London Borough of Islington v A Parent : [2024] UKUT 252 (AAC)
Upper Tribunal Administrative Appeals Chamber decision by Judge Stout on 20 August 2024
Read the full decision in
.Judicial Summary
The effect of section 39(4) of the Children and Families Act 2014 (CFA 2014) is that parental preference for a school (approved under section 41 of the CFA 2014) should be complied with unless the school is unsuitable or the child’s attendance at the school would be incompatible with the efficient education of others or the efficient use of the local authority’s resources. This case was concerned with the latter exception under section 39(4)(b)(ii) for incompatibility with the local authority’s resources. The local authority had proposed that C should attend a special academy school in its area which had a vacant place; parental preference was for a community special school in a neighbouring local authority which said it was oversubscribed. The local authority respondent to the appeal provided evidence as to the cost of its preferred placement and brought the Headteacher of that school to the hearing as a witness. The local authority provided email and letter evidence from the parent’s preferred school and the neighbouring authority as to the costs of placement at that school, but the neighbouring authority and parent preferred school had refused to provide a witness for the hearing. The First-tier Tribunal directed itself that the burden of proof was on the local authority to prove the true costs of the two placements. It found the local authority’s evidence “unreliable” and accordingly rejected it and ordered that the school of parental preference should be named in Section I.

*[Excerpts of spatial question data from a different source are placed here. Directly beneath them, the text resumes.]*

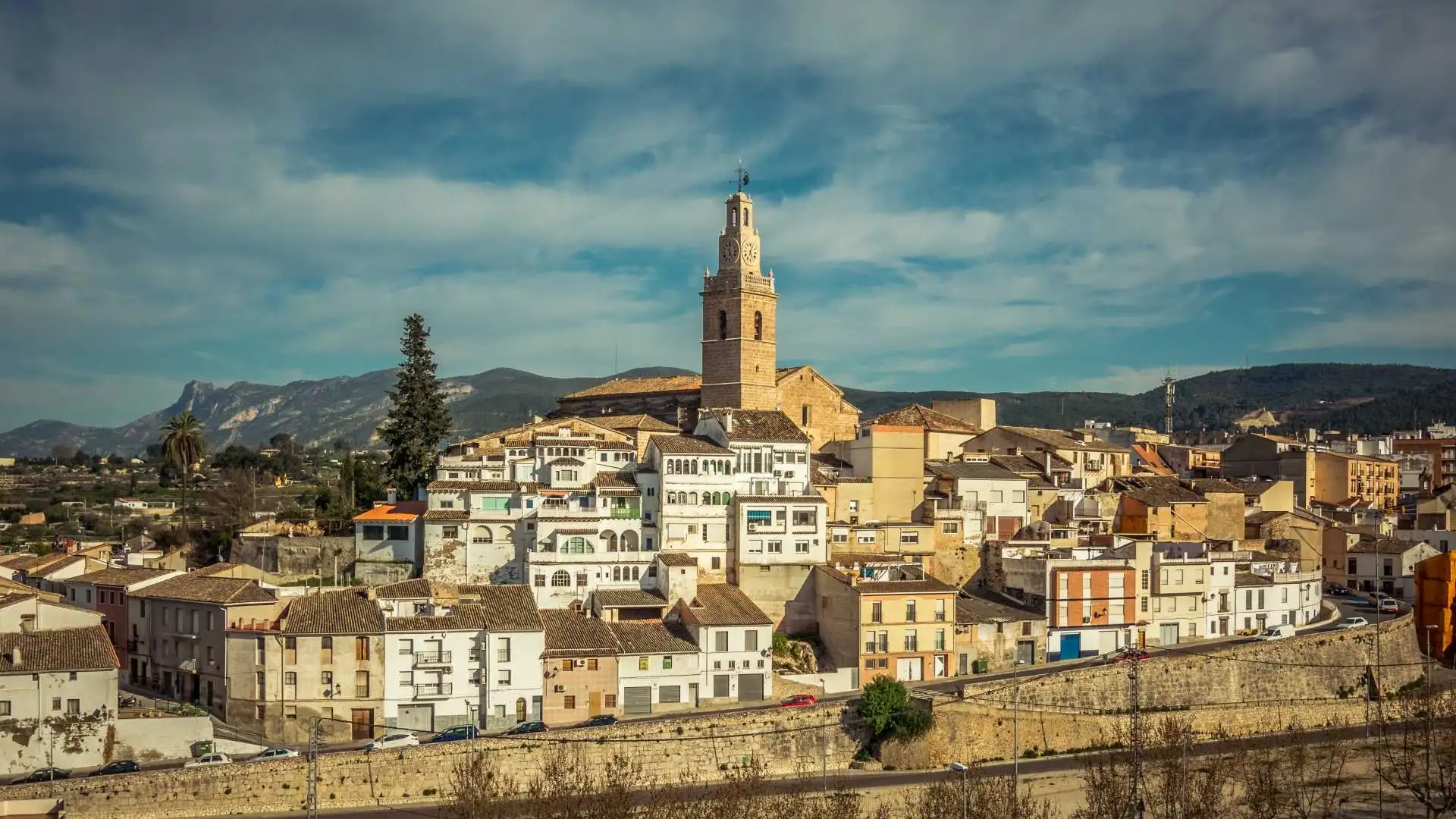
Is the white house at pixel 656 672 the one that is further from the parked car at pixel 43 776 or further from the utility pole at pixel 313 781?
the parked car at pixel 43 776

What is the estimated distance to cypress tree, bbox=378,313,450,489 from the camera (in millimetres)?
63656

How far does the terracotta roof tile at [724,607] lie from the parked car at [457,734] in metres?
9.32

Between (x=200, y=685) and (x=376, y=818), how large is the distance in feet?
37.3

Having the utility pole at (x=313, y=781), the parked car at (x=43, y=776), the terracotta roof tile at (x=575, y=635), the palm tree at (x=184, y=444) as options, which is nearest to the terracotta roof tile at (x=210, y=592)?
the parked car at (x=43, y=776)

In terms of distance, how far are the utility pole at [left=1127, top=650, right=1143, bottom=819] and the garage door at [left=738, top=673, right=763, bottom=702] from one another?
13.0 metres

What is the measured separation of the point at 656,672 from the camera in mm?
48969

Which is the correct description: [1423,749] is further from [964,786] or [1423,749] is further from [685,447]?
[685,447]

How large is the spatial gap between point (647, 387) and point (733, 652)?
28988mm

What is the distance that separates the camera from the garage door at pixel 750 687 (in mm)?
50156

Held:- The Tribunal had erred in law in placing a burden of proof on the local authority. The Tribunal’s task on appeal is to ‘stand in the local authority’s shoes’ and apply section 39(4) properly to the facts of the case before it, exercising its inquisitorial jurisdiction as appropriate to ensure it has the necessary evidence on which to fairly determine the appeal. The Tribunal’s rejection of the local authority’s evidence was perverse. It had also proceeded unfairly because it had failed to raise its concerns with the parties at the hearing. In any event, if the Tribunal had concerns about the reliability of the local authority’s evidence or required further detail, it needed to consider exercising its case management powers to require the parties and/or the third party local authority and school to provide further documentary evidence or to order a witness from the third party local authority or school to attend the hearing. Only the Tribunal in this case had the power to direct the third party local authority and school to provide evidence; the local authority respondent did not have that power. On the facts of this case, it was perverse for the Tribunal not to delay resolution of the case or adjourn the hearing for that further evidence as the prejudice to the parent and child of delay would have been minimal whereas the potential prejudice to the local authority was that it was required to fund C’s placement at a school at very significant additional cost to the public purse.
The case was remitted for re-determination by a fresh Tribunal. The Upper Tribunal was unable to remake the appeal because, despite having heard oral evidence about the suitability of the local authority’s school, the First-tier Tribunal had declined to make any findings about the suitability of that school or what additional resources might be required to make it suitable. These matters were still in issue between the parties and required witness evidence.